The molecular mechanisms by which CTSB and autophagy affect apoptosis in the mammalian embryo are not yet clear. CTSB can induce the apoptotic pathway through activating initiator caspases rather than executioner caspases, either directly or indirectly [13]. CTSB was found to active caspases indirectly through induction of mitochondrial membrane degradation, which led to the release of cytochrome-c, a pro-apoptogenic component, and apoptosis inducing factors [14]. The translocation of cytochrome-c from mitochondria is a crucial step in apoptosis pathways [33,34,35]. Furthermore, autophagy is generally thought of as a survival mechanism; however, recent research has shown that the autophagy-specific protein ATG5 can be cleaved following death stimuli, and the cleavage product can translocate from the cytosol to the mitochondria to trigger cytochrome-c release and caspase activation, resulting in mitochondria-mediated apoptosis [36]. These insights led us to conclude that the regulation of suppression of cytochrome-c release induced apoptosis in good quality IVP embryos is strongly associated with cooperation between CTSB activity and prolonged autophagy activity.
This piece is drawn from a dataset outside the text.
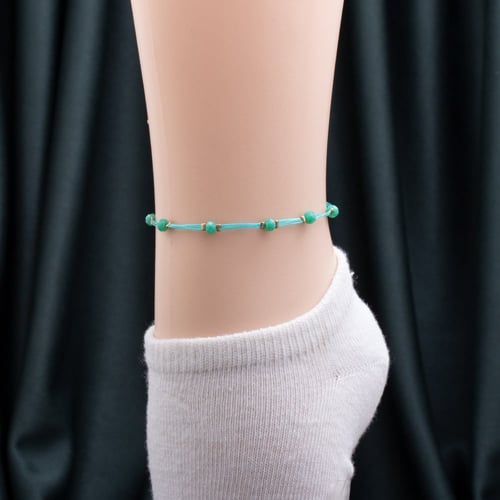 خلخال نسائي باالوان متعدده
In contrast, cystatin c is generally considered an important inhibitor of cysteine protease activity because of its potent inhibitory effect on CTSB [37]. Recent research revealed induction of autophagy by cystatin c plays a protective role in murine primary cortical neurons and neuronal cell lines under conditions of neuronal challenge by inducing autophagy via the inhibition of mammalian target of rapamycin (mTOR) [38] and mTOR forms the catalytic core of at least two functionally distinct complexes, mTOR complex 1 (mTORC1) and mTOR complex 2 (mTORC2) [8]. In the present study, we induced autophagy using rapamycin, a special prophylactic for mTOR that inhibits mTOR activity [39] thereby inducing autophagy [40]. Indeed, rapamycin preferentially inhibits mTORC1 by interfering with complex assembly and thereby suppresses mTORC1 downstream targets, including ribosomal S6 protein kinase 1 (S6K1), eukaryotic initiation factor 4E-binding protein 1 (4EBP1), and UNC-51-like kinases (ULKs). In mTORC1-mediated signaling pathway, S6K1 and 4EBP1 are involved in cell proliferation [41], while autophagy is associated with the activation of ULKs [42]. Therefore, rapamycin treatment can influence cell proliferation as well as autophagy. On the other hand, it has been demonstrated that BafA1 and E64d were able to inhibit mTORC1 signaling system thereby active autophagy [29]. Taken together, in the present study, addition of E-64 and rapamycin significantly increased embryo development competence accompanied by the reduced apoptotic levels which might be caused by the inhibition of CTSB-mediated autophagy inducing machinery via inhibition of the mTORC1 signaling pathway, especially in poor quality embryos. In the present study, dose dependent combination effect of E-64 and rapamycin was not fully accomplished. Therefore, it is still necessary to clarify the suitable combined concentration of each reagent for the effect of developmental competence of COCs.

In conclusion, our results suggest that autophagy can be a useful marker of oocyte quality and inhibition of CTSB and induction of autophagy by E-64 and rapamycin, respectively, during IVM improves developmental competence and quality, especially of poor quality oocytes.